O vice-coordenador Nacional de Erradicação do Trabalho Escravo e Enfrentamento ao Tráfico de Pessoas do Ministério Público do Trabalho (Conaete/MPT), o procurador baiano Italvar Medina, avalia que a empresa Fênix Serviços Administrativos e Apoio à Gestão de Saúde Ltda, investigada por manter trabalhadores em situação análoga à escravidão em Bento Gonçalves cometeu crime de tráfico de pessoas. Ele faz parte da força-tarefa que, junto com procuradores do Rio Grande do Sul, investiga o caso descoberto a partir de operação realizada em 22 de fevereiro na cidade serrana e que resgatou 207 trabalhadores contratados pela Fênix.
Segundo ele, o crime tráfico de pessoas e de trabalho escravo estão intimamente relacionados, desde a época de escravidão oficial, e também não precisa ser internacional. Internacionalmente ele é definido pelo protocolo de Palermo e dentro do Brasil é definido como crime no artigo 149 A do Código Penal.

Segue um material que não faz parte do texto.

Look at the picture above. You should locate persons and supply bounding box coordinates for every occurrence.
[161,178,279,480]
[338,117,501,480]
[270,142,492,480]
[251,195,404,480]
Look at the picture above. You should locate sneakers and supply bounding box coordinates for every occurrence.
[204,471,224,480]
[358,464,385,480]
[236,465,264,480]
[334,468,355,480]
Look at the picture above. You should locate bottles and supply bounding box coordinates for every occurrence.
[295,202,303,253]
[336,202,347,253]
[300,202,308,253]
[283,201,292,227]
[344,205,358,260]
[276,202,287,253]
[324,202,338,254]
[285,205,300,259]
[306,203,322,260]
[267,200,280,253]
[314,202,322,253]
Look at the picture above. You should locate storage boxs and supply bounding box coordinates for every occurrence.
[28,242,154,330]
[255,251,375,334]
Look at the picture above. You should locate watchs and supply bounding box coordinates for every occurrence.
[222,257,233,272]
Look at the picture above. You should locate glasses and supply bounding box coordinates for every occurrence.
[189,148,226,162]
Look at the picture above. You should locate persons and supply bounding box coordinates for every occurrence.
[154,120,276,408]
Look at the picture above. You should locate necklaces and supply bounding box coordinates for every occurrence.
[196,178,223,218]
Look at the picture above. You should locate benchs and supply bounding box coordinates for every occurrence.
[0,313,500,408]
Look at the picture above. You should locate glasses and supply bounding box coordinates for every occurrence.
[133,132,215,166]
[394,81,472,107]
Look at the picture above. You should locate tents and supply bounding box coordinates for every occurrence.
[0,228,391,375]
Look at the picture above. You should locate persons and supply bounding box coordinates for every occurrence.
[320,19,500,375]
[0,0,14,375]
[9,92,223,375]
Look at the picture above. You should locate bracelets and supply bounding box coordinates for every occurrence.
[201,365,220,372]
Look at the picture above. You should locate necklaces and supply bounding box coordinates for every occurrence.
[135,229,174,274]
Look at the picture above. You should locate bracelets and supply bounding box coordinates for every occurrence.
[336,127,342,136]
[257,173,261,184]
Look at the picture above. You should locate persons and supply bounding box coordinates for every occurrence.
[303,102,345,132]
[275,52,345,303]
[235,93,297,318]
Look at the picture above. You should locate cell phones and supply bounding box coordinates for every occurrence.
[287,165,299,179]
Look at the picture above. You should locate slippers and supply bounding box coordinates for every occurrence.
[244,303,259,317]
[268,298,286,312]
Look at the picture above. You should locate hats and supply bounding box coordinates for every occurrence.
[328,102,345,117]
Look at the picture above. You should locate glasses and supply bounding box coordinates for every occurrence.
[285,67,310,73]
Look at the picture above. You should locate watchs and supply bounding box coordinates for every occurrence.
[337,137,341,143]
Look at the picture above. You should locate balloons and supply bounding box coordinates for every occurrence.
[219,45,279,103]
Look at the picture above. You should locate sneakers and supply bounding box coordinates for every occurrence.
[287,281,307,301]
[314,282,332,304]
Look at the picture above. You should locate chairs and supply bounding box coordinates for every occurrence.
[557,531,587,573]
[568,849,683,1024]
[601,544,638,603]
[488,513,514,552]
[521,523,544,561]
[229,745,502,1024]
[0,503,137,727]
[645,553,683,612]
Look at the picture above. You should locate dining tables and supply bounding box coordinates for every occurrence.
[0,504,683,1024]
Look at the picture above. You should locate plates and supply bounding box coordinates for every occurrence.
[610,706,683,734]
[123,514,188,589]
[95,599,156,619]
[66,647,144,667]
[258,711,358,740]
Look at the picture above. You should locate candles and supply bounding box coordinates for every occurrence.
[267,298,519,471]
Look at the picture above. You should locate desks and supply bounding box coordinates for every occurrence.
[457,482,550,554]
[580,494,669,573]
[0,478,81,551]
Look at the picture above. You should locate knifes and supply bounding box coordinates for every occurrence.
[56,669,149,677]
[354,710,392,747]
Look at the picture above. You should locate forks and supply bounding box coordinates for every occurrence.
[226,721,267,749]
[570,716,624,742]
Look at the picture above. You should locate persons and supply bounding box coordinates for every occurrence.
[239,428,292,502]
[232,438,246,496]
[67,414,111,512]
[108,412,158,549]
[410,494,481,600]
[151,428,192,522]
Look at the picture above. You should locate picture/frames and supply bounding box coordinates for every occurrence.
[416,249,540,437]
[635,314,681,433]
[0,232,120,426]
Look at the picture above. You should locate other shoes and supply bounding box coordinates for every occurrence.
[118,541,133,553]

— Estão presentes todos os elementos contidos neste artigo. Os trabalhadores foram aliciados, foram recrutados na Bahia, para, em seguida, serem transportados para o Rio Grande do Sul, onde foram alojados para o fim de submissão ao trabalho análogo ao de escravo e à servidão por dívidas, inclusive. Essa conduta foi praticada mediante fraude porque foi prometido aos trabalhadores falsamente ótimas condições de trabalho e de remuneração que não se verificaram na prática, o que configura o crime de tráfico de pessoas — ressalta ele.
Ele acrescentou que a condição de vulnerabilidade social dos trabalhadores foi explorada pela Fênix, que contratou os trabalhadores, a maioria baianos, para que aceitassem mudar de cidade para trabalhar na colheita da uva. Medina aponta que em relação ao trabalho análogo à escravidão há, em muitos casos concretos, práticas que empregadores costumam usa para dificultar ou impedir o rompimento do vínculo de trabalho por meio de vários métodos de coerção. Entre eles, ameaças, agressões, retenção de documentos, não disponibilização de meios de transportes, sobretudo em lugares remotos.
— A servidão por dívidas que se verificou ocorre quando o empregador leva o funcionário a constituir dívidas de forma fraudulenta de modo que todo o salário dele acaba se revertendo de volta ao empregador e o empregado não consegue se livrar dessa situação. No caso concreto havia a necessidade dos empregados comprarem mantimentos diários em armazéns mantidos pelo explorador e que eram vendidos a preços muito acima do mercado. Além disso, eles adquiriram alguns empréstimos a juros extorsivos da pousada onde estavam hospedados e foram descontados deles os gastos com transporte e o próprio alojamento, de modo que as dívidas eram crescentes, justamente, como modo de mantê-los naquelas condições degradantes de trabalho — explica ele.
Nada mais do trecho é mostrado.